If this is happening a lot in your state then you should call up your state legislator and see about getting some new laws enacted. We had a huge bull elk killed in a rural town just outside of Rocky Mountain National park, and the outcry that was raised (by hunters and animal righters) lead to extra penalties if you poach a trophy animal. It's called the Sampson law - named after the aforementioned elk, and you will be in some deep doodoo (fines in excess of $50K, confiscation of gun and vehicle, loss of hunting priveleges in Colorado and 20 other states that have agreements with Colorado) if you get caught poaching a trophy animal. The Division of Wildlife has a program to report poachers, with up to a $250 reward for information.

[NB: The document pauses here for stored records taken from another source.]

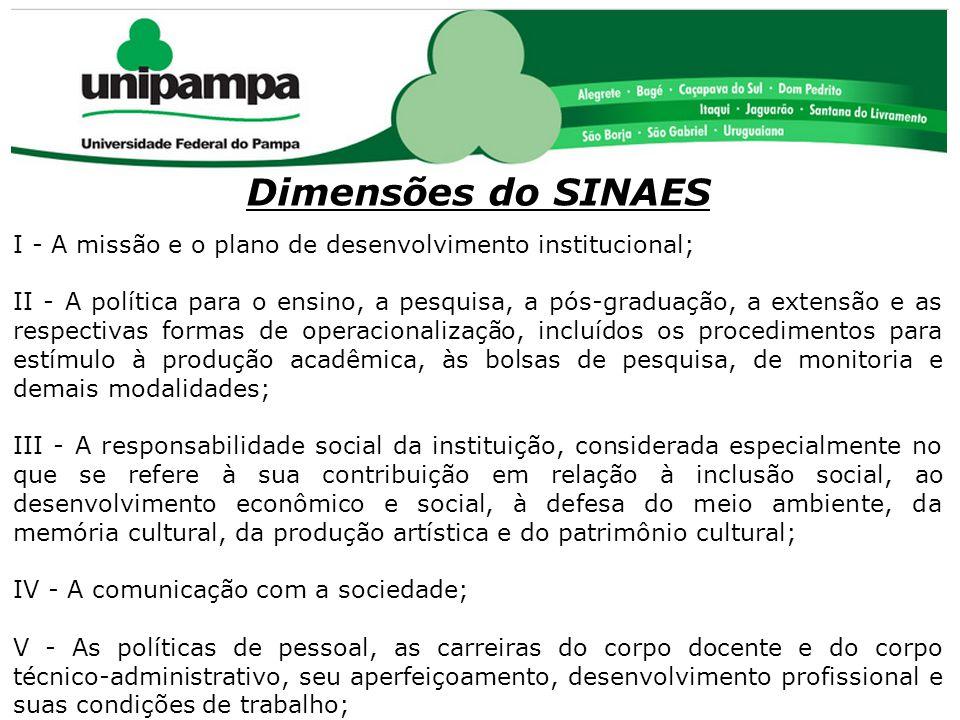 COMISSÃO PRÓPRIA DE AVALIAÇÃO (CPA) Dimensões do SINAES I - A missão e o plano de desenvolvimento institucional; II - A política para o ensino, a pesq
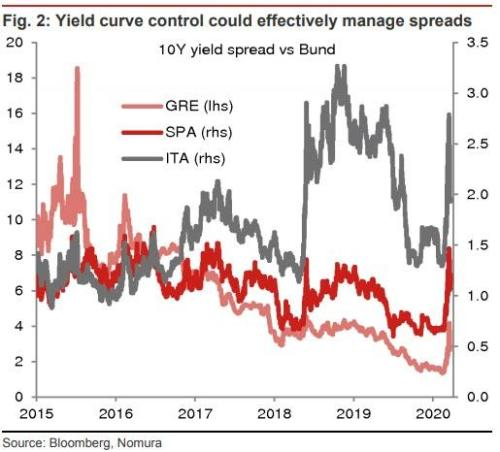 """""""Going Nuclear""""? Nomura Explains What More Central Banks Can Do"""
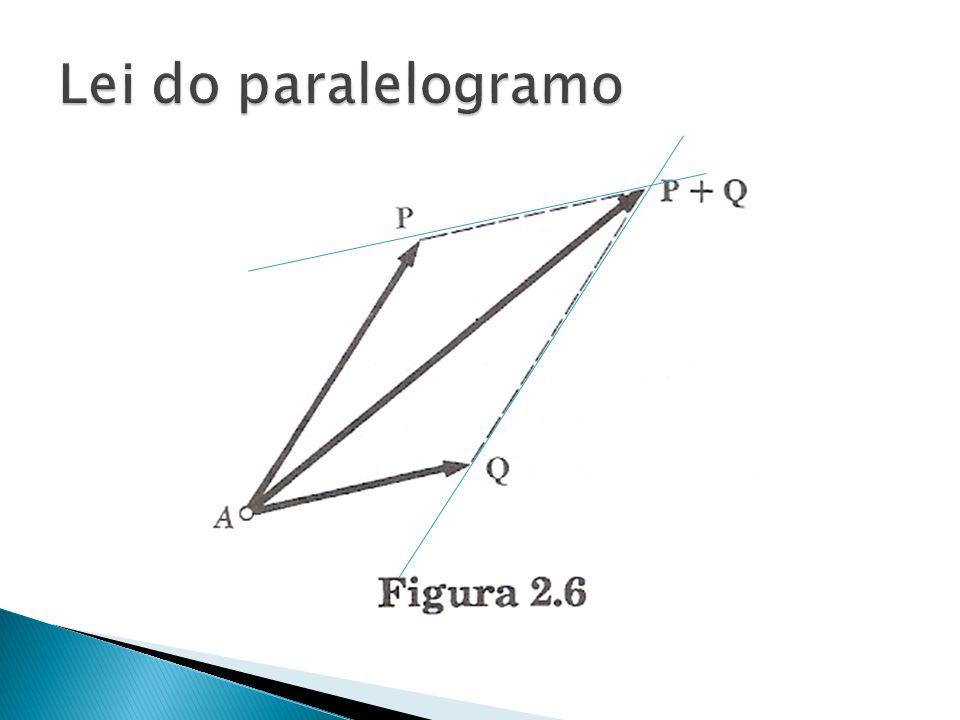 Obter a resultante de duas forças perpendiculares atuando sobre um ponto material, a primeira com intensidade de 4 N e a segunda com a intensidade de 3N.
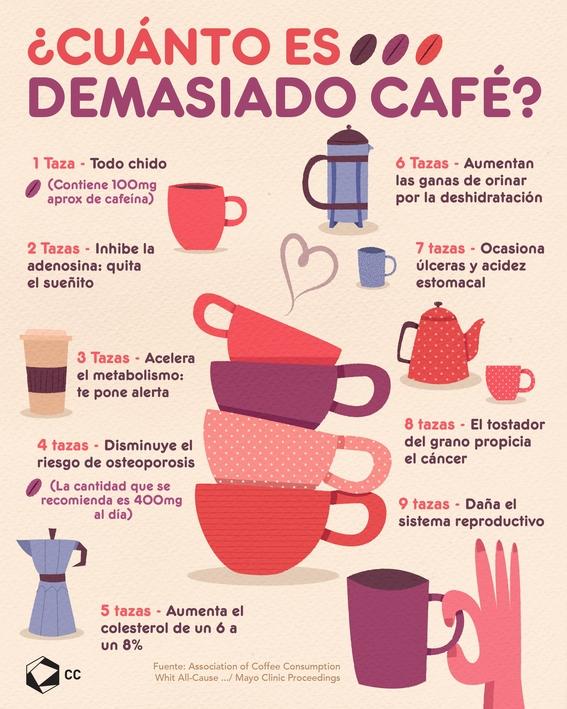 infografia riesgos de tomar demasiado cafe 1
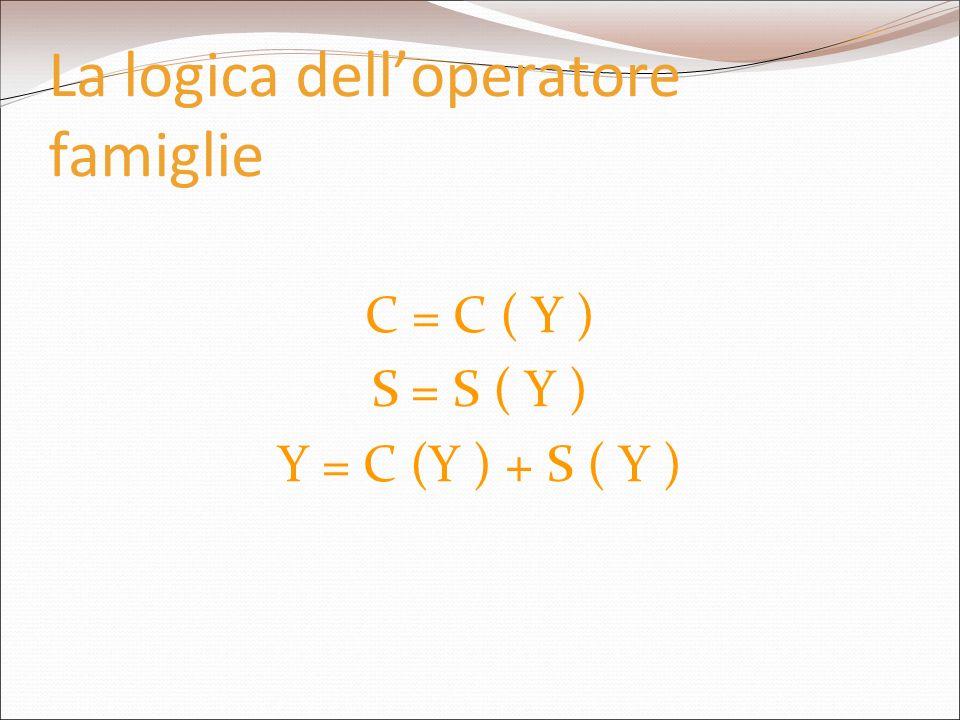 La logica delloperatore famiglie C = C ( Y ) S = S ( Y ) Y = C (Y ) + S ( Y )
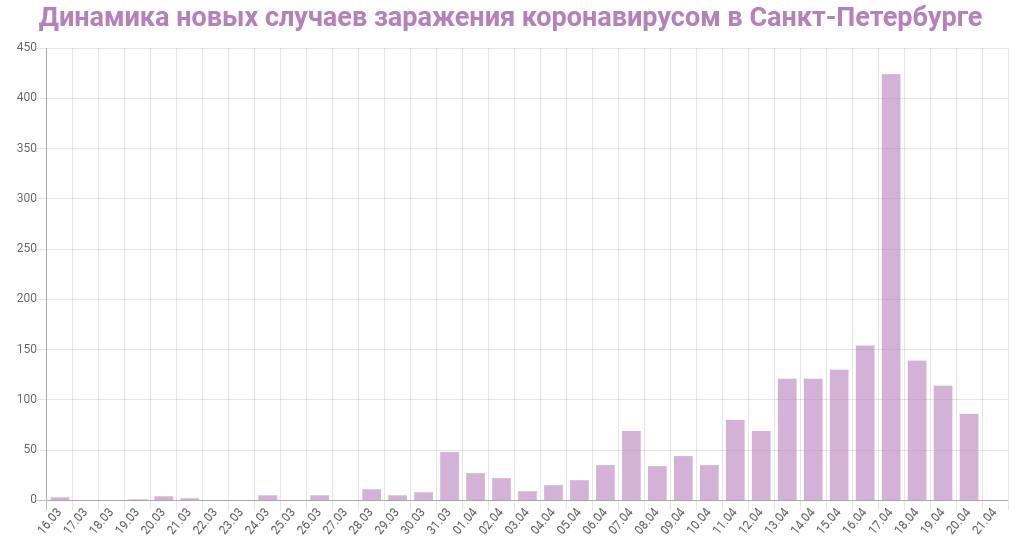 График динамики новых случаев заражения коронавирусом в Петербурге на 21 апреля 2020 года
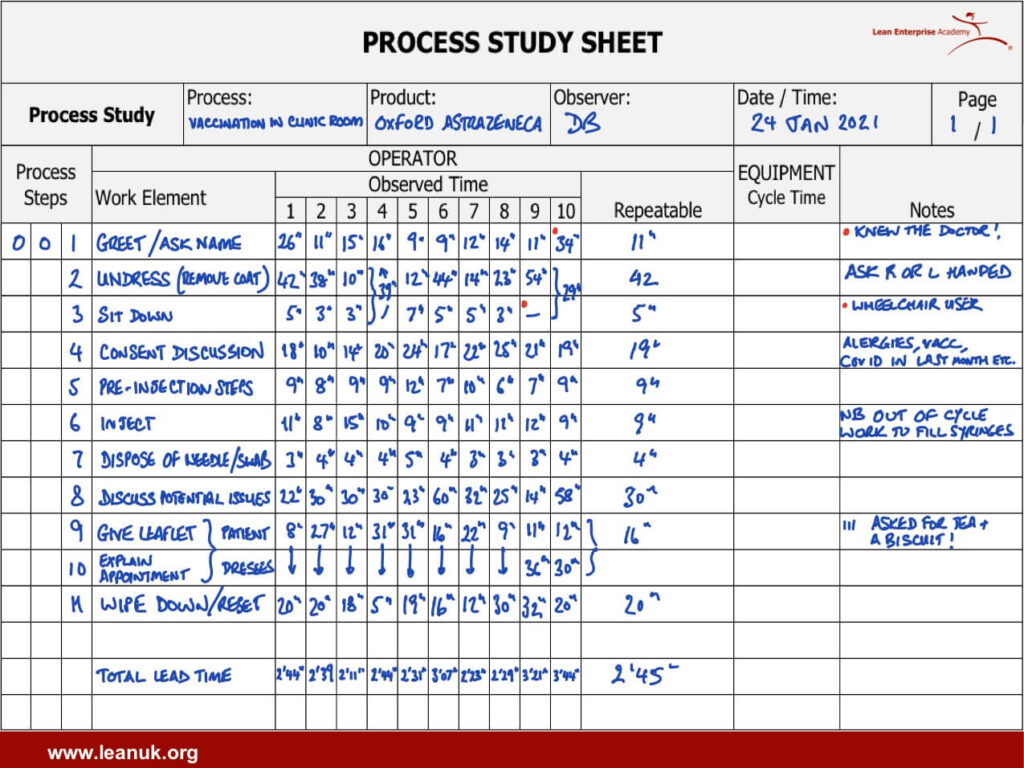 what do we see when we do a process study?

So maybe you could get something like that started in Tennessee.

JohnDog
 
Here's how I do it on public land. On a typical 7 day hunt I'm a trophy hunter for days 1-4 and a straight take it if it's legal hunter on days 5,6 & 7.

Now lets define the trophy part of my hunt. I prepare and take out all of the meat of any animal I shoot. Period, it doesn't matter if it's a Boone & Crocket or a spike. So I don't understand why anyone would have a problem with hunting for a good head. It's usually attached to some quality meat...........

Now people who shoot a critter and lop off the horns and leave the rest to rot are not hunters they are poachers and should be incarcerated.

Quite simple actually, don't you think?